On November 23, BetMGM received Maryland mobile sports wagering licenses and began one of seven sportsbooks with that license.

However, Maryland Lottery and Gaming Control Commission assessed a $146,000 fine. This fine beat the previous record of $5,000.

The company agreed to pay the fine on Thursday, after acknowledging early admitting of bets. They accepted 146 live sports bets that were worth more than $2,000 during the pre-launch test that lasted for three hours. That happened on November 16, a week before the license was granted.

An honest mistake:

Rhea Loney, BetMGM’s chief compliance officer, said in a video call that bettors were allowed to enter legal sports betting and, immediately after the registration, place their bet. However, players were not properly redirected to another page that was supposed to show the message that the site would be live.

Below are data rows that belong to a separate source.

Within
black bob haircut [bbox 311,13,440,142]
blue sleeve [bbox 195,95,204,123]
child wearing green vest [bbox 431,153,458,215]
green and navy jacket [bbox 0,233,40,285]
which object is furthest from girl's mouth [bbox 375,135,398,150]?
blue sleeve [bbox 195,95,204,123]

After the software error was discovered, wagering was halted. Additionally, the company started working with Maryland regulators to correct the error. John Mooney, the Commission’s chief regulator, stated that all money had been refunded to the players.

Randy Marriner, chairman of the Commission, said: “This appears to be an inadvertent mistake, and it’s also the largest penalty we’ve issued to anyone.”

Harold Hodges was the only commissioner who was against the fine. He wanted the delay of the vote while further investigation was conducted. He stated: “Even though it may be the largest penalty [ever assessed], I see that as no more powerful than a slap on the hand or wrist, frankly.”

He further added: “I frankly am opposed to it. I think, if anything, they should have their license withdrawn until we look at it and think, ‘Well, what can we do system-wide, so it doesn’t happen again?’”

The fine is not much of an issue for the company since it gained $186 million in bets during the first eight days of the launch.

More obstacles:

This is not the first issue when it comes to BetMGM. The Commonwealth of Pennsylvania also fined the company $7,500. Also, New Jersey announced a violation of those rules, racking up a $25,000 fine.

Ontario’s AGCO also fined a company $48,000 for violating some major marketing standards towards competitors. The largest fine in the U.S., when it comes to the gaming industry, was $31.5 million. This is actually a settlement between the federal government and giants Microsoft, Google, and Yahoo. This settlement was issued in 2009, and it is related to promoting illegal gambling.